考虑到更新/重启多个服务器不是计算密集型任务,
且每次操作都属于独立的子任务,并不存在相互影响相互依赖关系, 可以使用不需要同步的多线程完成具体的子任务。
当然有几个细节值得注意:
1.子线程返回错误/中断不会打断主线程, 需要用try catch记录各个子线程任务的完成情况
2. print函数打印log并不是多线程安全的,可以用sys.stdout.write代替
#!/usr/bin/env python
# -*- coding: utf-8 -*-
import threading
import time
import sys
def SwitchOption(ipInfo, option, server, ext_info):
sys.stdout.write('begin %s %s server(%s) \n'%(option, server, ipInfo))
taskFinish = True
#.......
time.sleep(1)
assert taskFinish
class threadUpdateHandler(threading.Thread):
def __init__(self):
super(threadUpdateHandler, self).__init__()
self.result = 0
def parepare_args(self, name, ipInfo, option, ext_info):
self.name,self.ipInfo,self.option,self.ext_info=name,ipInfo,option,ext_info
def run(self):
try:
SwitchOption(self.ipInfo, self.option, self.name, self.ext_info)
#捕获所有异常
except Exception as e:
sys.stdout.write("!!! error exception !!!!: %s server[%s] option %s \n"%(e, (self.ipInfo), self.option) )
self.result = 1
def get_result(self):
return self.result
def GetGroupList():
return ('10.0.128.1', '10.0.128.2', '10.0.128.3', '10.0.128.4' , '10.0.128.5')*2
def option_group_list(op, ext_info):
groups = GetGroupList()
#多线程处理小服列表的启停
if op in ['update', 'start', 'stop', 'restart']:
threadList = []
for ipTup in groups:
t = threadUpdateHandler()
t.parepare_args('group', ipTup, op, ext_info)
t.start()
threadList.append(t)
#主线程阻塞等待子线程返回
for thread in threadList:
thread.join()
#检查子线程任务完成情况
ret_error = 0
for index,thread in enumerate(threadList):
if thread.get_result():
print "%s server[%s] failed"%(op, (groups[index]))
ret_error = 1
assert ret_error == 0
else:
updatehandler = updateHandler()
for ipTup in groups:
updatehandler.Option('group', ipTup, op, ext_info)

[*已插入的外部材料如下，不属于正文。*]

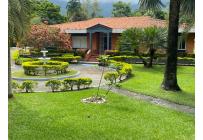 Fincas y Casas Campestres, Venta, Ginebra - $2.100.000.000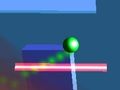 Игра Прыгун 2D онлайн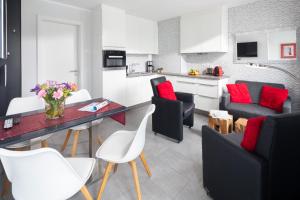 Residenz Windjammer Residenz Windjammer Wohnung 3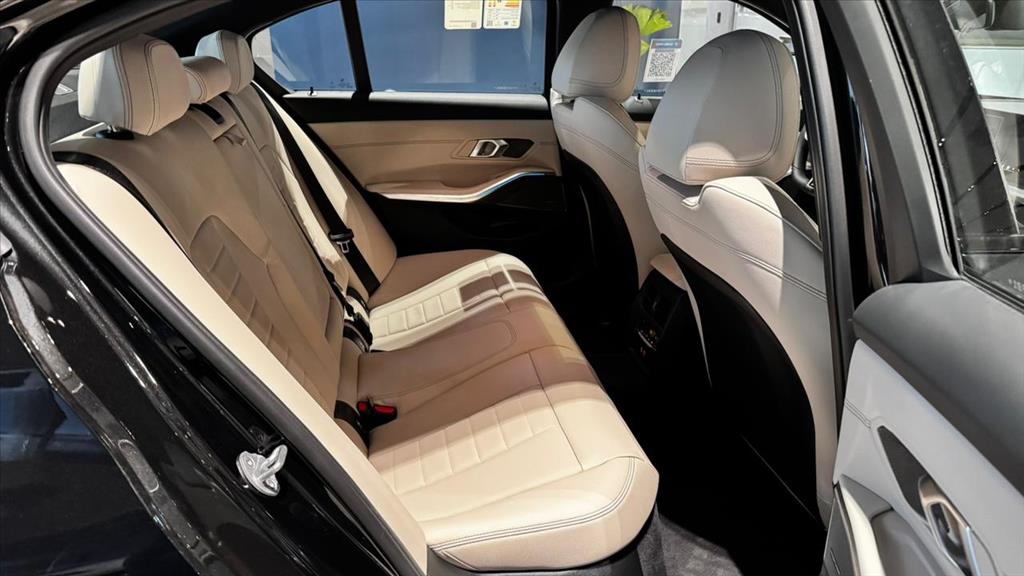 320i 2.0 16V TURBO FLEX M SPORT AUTOMÁTICO6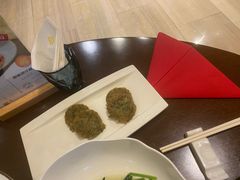 -逸林轩中餐厅(中信泰富朱家角锦江酒店)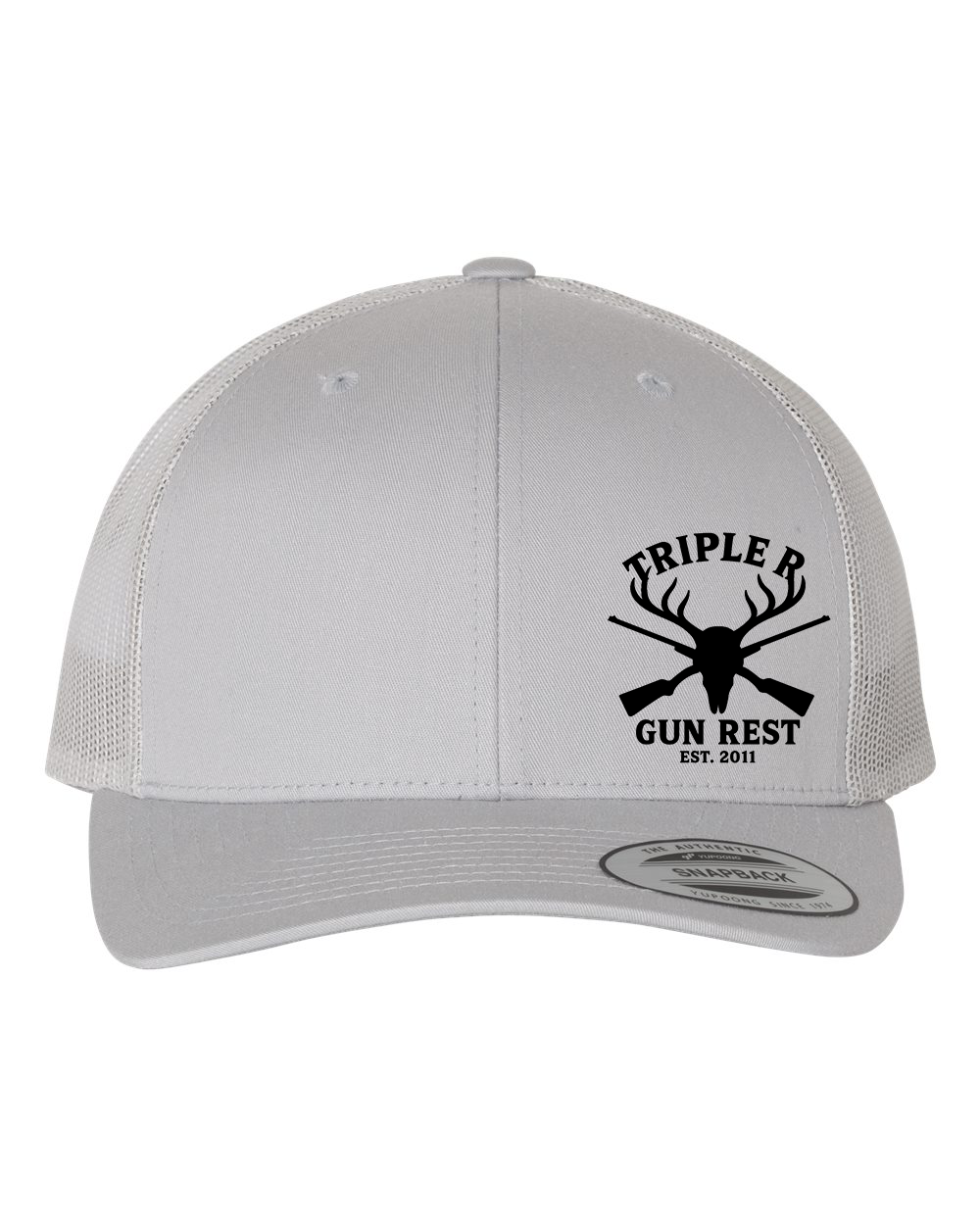 DEER LOGO HAT SNAPBACK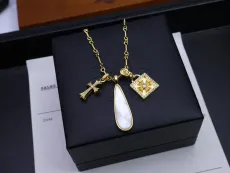クロムハーツネックレス CHROME HEARTS 2025新作 ネックレス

option_group_list('update', '')
option_group_list('restart', '')
上述多线程代码模拟更新并重启了10个服务器. 如果每步操作1分钟,则总共用时两分钟。由此可见多线程大大减少了批量处理服务器所花费的时间。
但上段代码还有一个很严重的问题, 即是没有对并发执行的子线程进行数量上的限制, 设想如下情况: 有100个服务器需要更新,每个子线程需要启动一个相关进程(如rsync),那么中转机整体的压力就会变的很大,网络带宽也会占满.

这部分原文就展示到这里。